## ZU LESENDER TEXT
● ● ● ● ●

Ich würde am ehesten auf die ganzen XYZmm-Sachen tippen.

Schau in deine vmware-ebuilds die du am Laufen hast und baue das neu was da mit "mm" drin steht (das sind alles C++-"Bindings" für C-Bibliotheken aus dem GTK/GNOME-Stack).

Ich hab z.B. im VMWare-Player-ebuild ne Abhängigkeit zu libgnomecanvasmm gesehen, das wäre z.B.so ein Kandidat.

Wenn du z.B. von glibmm ein testing-Paket verwendest könntest du bei libgnomecanvasmm auch eines nehmen.

Downgraden wird auf Dauer nicht wirklich Sinn machen, frag lieber mal die vmware-devs ob die Probleme bekannt sind und was man machen könnte.

● ● ● ● ●

## GEZEIGTES MATERIAL

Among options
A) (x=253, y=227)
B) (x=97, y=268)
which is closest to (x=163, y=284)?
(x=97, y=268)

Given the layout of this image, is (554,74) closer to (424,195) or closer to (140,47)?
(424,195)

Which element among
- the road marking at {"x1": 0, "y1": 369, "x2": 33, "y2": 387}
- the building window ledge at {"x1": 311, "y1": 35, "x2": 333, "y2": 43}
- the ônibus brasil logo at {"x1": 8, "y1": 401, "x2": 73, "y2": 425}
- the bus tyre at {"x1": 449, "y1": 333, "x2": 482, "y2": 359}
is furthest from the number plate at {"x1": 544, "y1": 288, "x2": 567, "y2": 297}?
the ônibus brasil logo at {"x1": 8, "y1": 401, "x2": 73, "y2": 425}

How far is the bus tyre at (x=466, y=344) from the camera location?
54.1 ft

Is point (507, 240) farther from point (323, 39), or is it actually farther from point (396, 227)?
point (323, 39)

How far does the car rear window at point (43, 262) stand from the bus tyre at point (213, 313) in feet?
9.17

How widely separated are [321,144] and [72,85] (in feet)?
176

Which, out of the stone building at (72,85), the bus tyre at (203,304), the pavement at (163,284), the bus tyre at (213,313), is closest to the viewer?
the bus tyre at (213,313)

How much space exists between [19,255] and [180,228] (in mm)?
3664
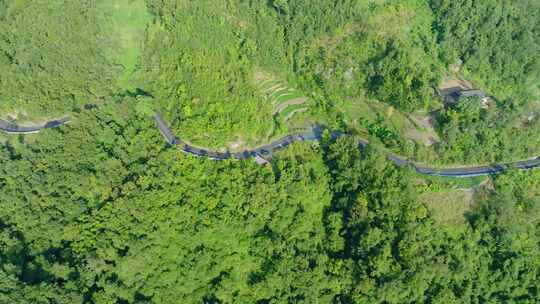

● ● ● ● ●

## GESTELLTE AUFGABE 1
Entscheiden Sie, ob die Aussagen (a) bis (c) mit dem Text übereinstimmen, und belegen Sie jede Antwort mit den wörtlich zitierten entscheidenden Worten. (a) Im VMWare-Player-ebuild wurde eine Abhängigkeit zu libgnomecanvasmm bemerkt. (b) Ein Downgrade wird als dauerhafte Lösung empfohlen. (c) Es wird geraten, sich an die vmware-devs zu wenden.
## GESTELLTE AUFGABE 2
Wiederholen Sie wörtlich alles im Text von „Ich würde am“ bis hinunter zu „z.B.so ein Kandidat.“.
Die Auflistung steht in keinem Zusammenhang mit dem Text.

## VOLLSTÄNDIGE ANTWORT 1
(a) Ja: „Ich hab z.B. im VMWare-Player-ebuild ne Abhängigkeit zu libgnomecanvasmm gesehen“
(b) Nein: „Downgraden wird auf Dauer nicht wirklich Sinn machen“
(c) Ja: „frag lieber mal die vmware-devs ob die Probleme bekannt sind“

## VOLLSTÄNDIGE ANTWORT 2
Ich würde am ehesten auf die ganzen XYZmm-Sachen tippen.

Schau in deine vmware-ebuilds die du am Laufen hast und baue das neu was da mit "mm" drin steht (das sind alles C++-"Bindings" für C-Bibliotheken aus dem GTK/GNOME-Stack).

Ich hab z.B. im VMWare-Player-ebuild ne Abhängigkeit zu libgnomecanvasmm gesehen, das wäre z.B.so ein Kandidat.